Despite the political weaponization of his name, Alinsky's influence on modern activism remains undeniable. His methods inspired the Occupy movement, which sought to give voice to economic inequality, and campaigns for climate action that rely on local community organizing to drive national change. He taught a generation of activists that they did not need permission to act. They needed only to organize themselves.
The story of Saul Alinsky is ultimately a story about the power of ordinary people to reshape their world when given the right tools and the courage to use them. He grew up in a slum, studied sociology in a university, hung out with gangsters, worked for the state, and then rejected it all to return to the streets. His life was a testament to the idea that change does not come from the top down. It comes from the bottom up, driven by people who refuse to accept the status quo.

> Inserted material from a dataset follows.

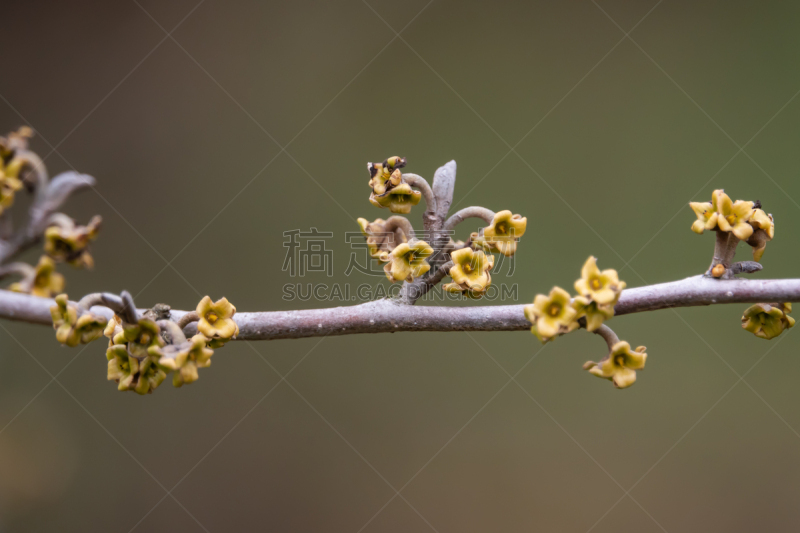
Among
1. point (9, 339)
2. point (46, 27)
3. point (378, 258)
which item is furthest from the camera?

Alinsky died on June 12, 1972, but his questions remain urgent. How do we organize in a fragmented society? How do we build trust across deep cultural divides? How do we turn anger into action and action into power? These are not just historical questions; they are the defining challenges of our time. As we look at the political landscape today, with its polarization and sense of disconnection, Alinsky's insight feels more relevant than ever. He knew that the greatest threat to justice was not evil, but apathy. The remedy was not a savior, but organization.
In the end, Saul Alinsky was neither a saint nor a devil. He was a realist who understood that the world is messy and that progress is hard-won. He taught us that power is not something you are given; it is something you take. And perhaps most importantly, he showed us that even in the darkest slums, there are people with the capacity to lead, if only someone would give them the chance to find their own voice.